Texto apresentado:

__________________________________________________

Marco Aurélio adia saída do STF e diz que sucessor não pode ter paixões
Ministro do Supremo pediu para ficar até a data limite no cargo, dia 12 de julho
O ministro do STF (Supremo Tribunal Federal), Marco Aurélio Mello, confirmou nesta sexta-feira (19) no UOL Entrevista que mudou a data de sua aposentadoria do cargo. Ele havia anunciado que deixaria o tribunal no dia 5 de julho, mas nesta sexta enviou um ofício ao presidente da corte, Luiz Fux, pedindo para adiar seu afastamento para o dia 12 de julho, quando completará 75 anos.
“Cheguei à conclusão de que não deveria virar as costas à cadeira antes da idade limite [para permanecer no serviço público], por isso disse que esperarei a undécima hora para, aí sim, implementados os 75 anos, deixar a capa de julgador que eu busquei, nesses anos, honrar”, disse ele ao programa, conduzido pelo apresentador Diego Sarza e pela colunista Carolina Brígido.

__________________________________________________

Tarefas propostas:
A) Com base na notícia sobre a aposentadoria de Marco Aurélio, responda:
(i) Em que data o ministro havia anunciado inicialmente que deixaria o tribunal?
(ii) A quem foi enviado o ofício com o pedido de adiamento?
(iii) Quem conduz o programa em que ele deu a entrevista?
B) Relacione todas as pessoas mencionadas nominalmente na notícia sobre a aposentadoria de Marco Aurélio.
C) Prossiga a redação da notícia sobre a aposentadoria de Marco Aurélio a partir do ponto em que ela termina.
Não é necessário consultar as linhas para realizar o que se pede.

__________________________________________________

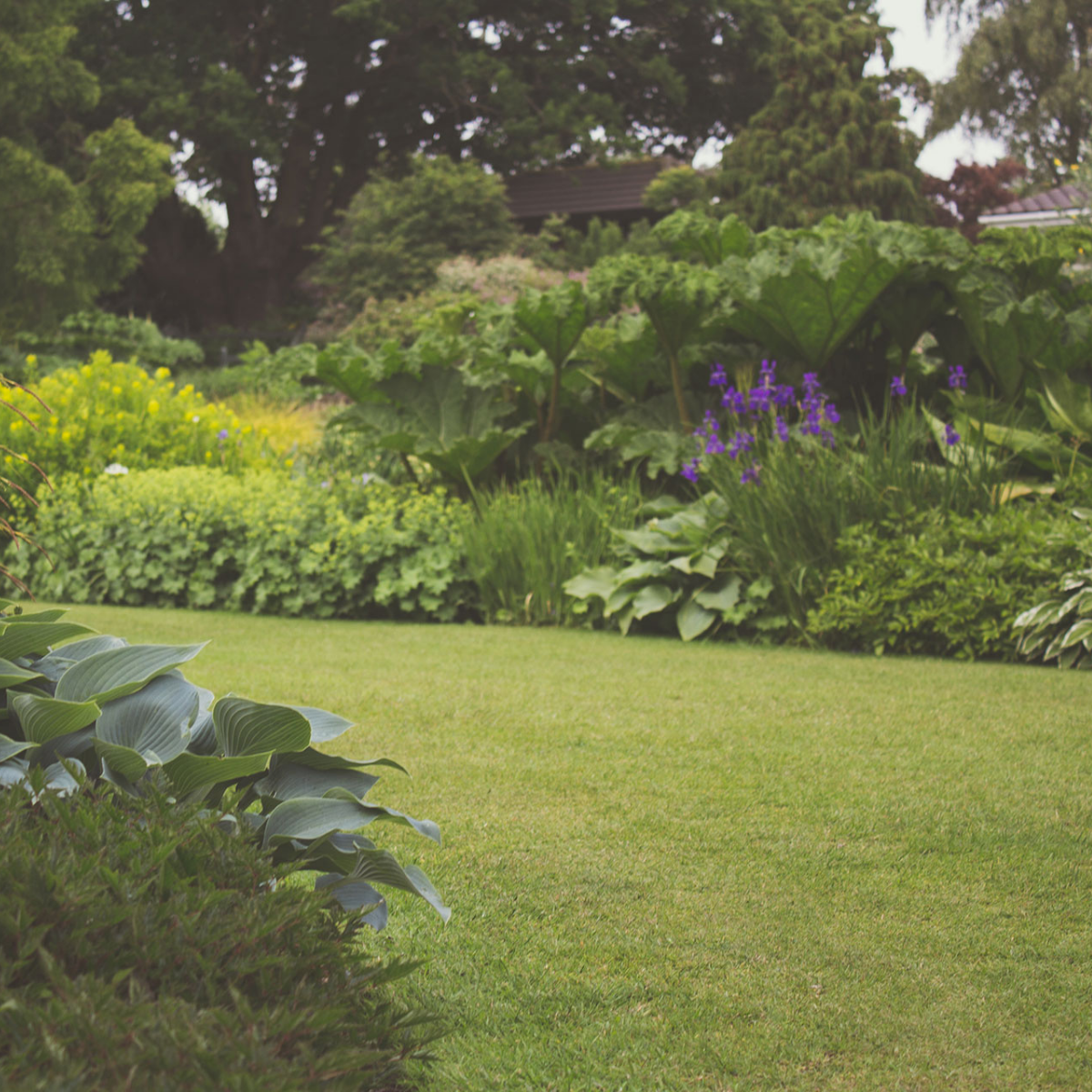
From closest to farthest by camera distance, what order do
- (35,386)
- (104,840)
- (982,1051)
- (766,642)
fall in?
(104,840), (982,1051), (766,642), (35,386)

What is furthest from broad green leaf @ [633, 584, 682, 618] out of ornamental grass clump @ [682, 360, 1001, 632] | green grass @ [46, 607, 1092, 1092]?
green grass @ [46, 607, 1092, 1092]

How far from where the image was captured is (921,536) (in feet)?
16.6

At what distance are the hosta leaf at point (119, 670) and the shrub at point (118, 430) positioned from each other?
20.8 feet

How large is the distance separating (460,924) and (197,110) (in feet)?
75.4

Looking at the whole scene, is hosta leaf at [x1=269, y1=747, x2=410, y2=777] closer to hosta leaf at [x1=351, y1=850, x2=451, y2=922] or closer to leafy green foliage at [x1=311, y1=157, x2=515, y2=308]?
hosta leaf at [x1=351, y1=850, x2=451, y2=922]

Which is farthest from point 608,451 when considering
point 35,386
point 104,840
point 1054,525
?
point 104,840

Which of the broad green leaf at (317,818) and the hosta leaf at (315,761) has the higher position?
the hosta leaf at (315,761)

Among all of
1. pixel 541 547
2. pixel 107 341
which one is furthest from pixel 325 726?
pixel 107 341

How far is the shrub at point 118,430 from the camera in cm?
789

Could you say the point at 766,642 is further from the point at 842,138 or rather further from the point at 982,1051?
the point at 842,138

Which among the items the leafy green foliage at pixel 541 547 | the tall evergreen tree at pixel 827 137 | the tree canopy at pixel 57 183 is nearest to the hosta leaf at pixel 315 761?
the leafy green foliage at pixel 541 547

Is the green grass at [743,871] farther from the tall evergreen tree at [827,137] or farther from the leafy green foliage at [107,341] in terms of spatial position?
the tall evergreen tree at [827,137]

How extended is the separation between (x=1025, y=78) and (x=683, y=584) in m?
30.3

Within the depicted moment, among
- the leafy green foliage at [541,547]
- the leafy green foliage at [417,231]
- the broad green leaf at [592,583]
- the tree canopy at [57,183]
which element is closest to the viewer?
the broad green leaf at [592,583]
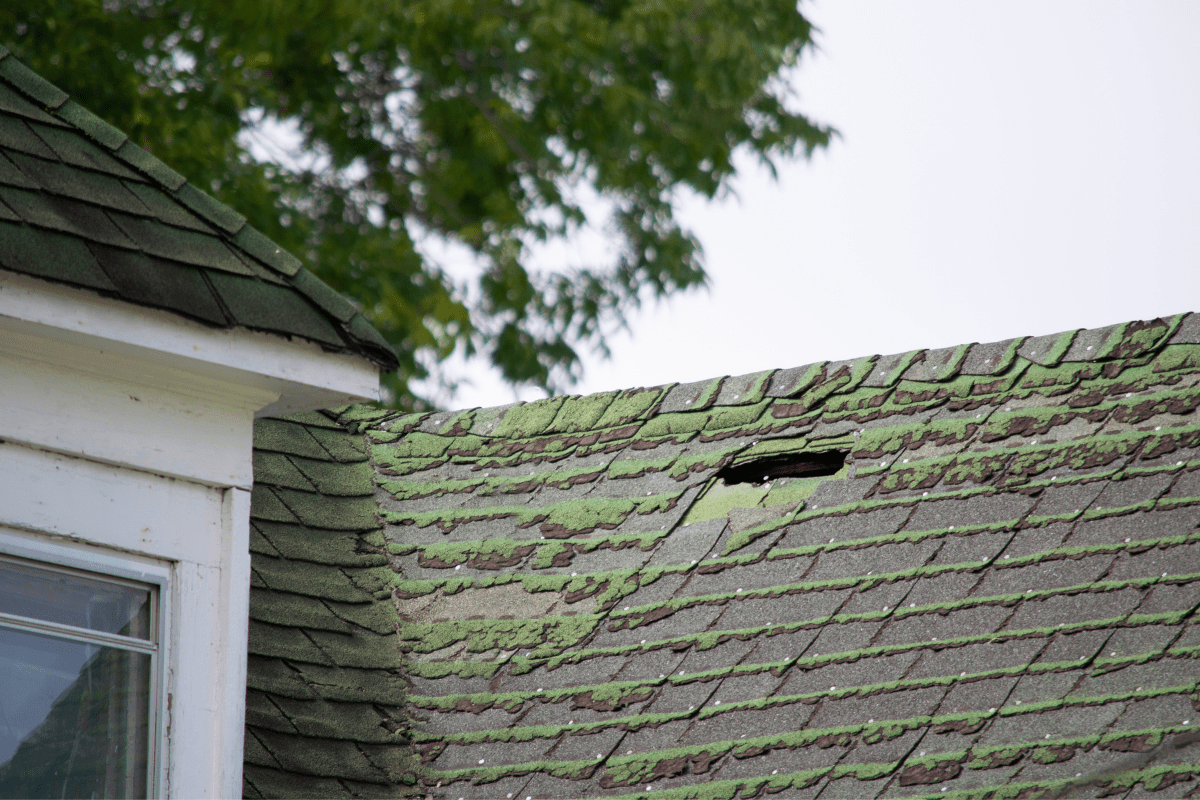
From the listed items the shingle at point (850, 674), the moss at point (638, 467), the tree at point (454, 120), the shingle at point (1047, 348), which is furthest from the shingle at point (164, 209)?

__________________________________________________

Respostas às tarefas:
A)
(i) No dia 5 de julho.
(ii) Ao presidente da corte, Luiz Fux.
(iii) O apresentador Diego Sarza e a colunista Carolina Brígido.

B) Marco Aurélio Mello, Luiz Fux, Diego Sarza e Carolina Brígido.

C)
Na carta, a qual o UOL teve acesso, o ministro diz que quer dedicar-se ao Judiciário e, com isso, diminuir ao máximo o número de processos que ficarão no Gabinete. Marco Aurélio também comentou que tem preferências para seu sucessor. Ele disse que sua preferência é “pela felicidade do presidente da República” na escolha e ressaltou que o magistrado “não pode ter paixões”.
Ainda neste tema, Marco Aurélio relembrou que o Estado é laico. O presidente Jair Bolsonaro (sem partido), que vai indicar o próximo ministro da Corte, já afirmou que escolheria alguém “terrivelmente evangélico” para a vaga.
“Que se observe não a formação religiosa. Que o escolhido perceba a envergadura da cadeira — o Supremo tem a última palavra sobre o conflito de interesse — e que se sinta longe de qualquer paixão, porque o julgador não pode ter paixão”, disse o ministro Marco Aurélio Mello.
O decano afirmou ainda que estava preparado para deixar o cargo em 2016, aos 70 anos. Em 2015, porém, foi aprovada a PEC (Proposta de Emenda à Constituição) da Bengala, que aumentou a idade da aposentadoria compulsória para os 75 anos.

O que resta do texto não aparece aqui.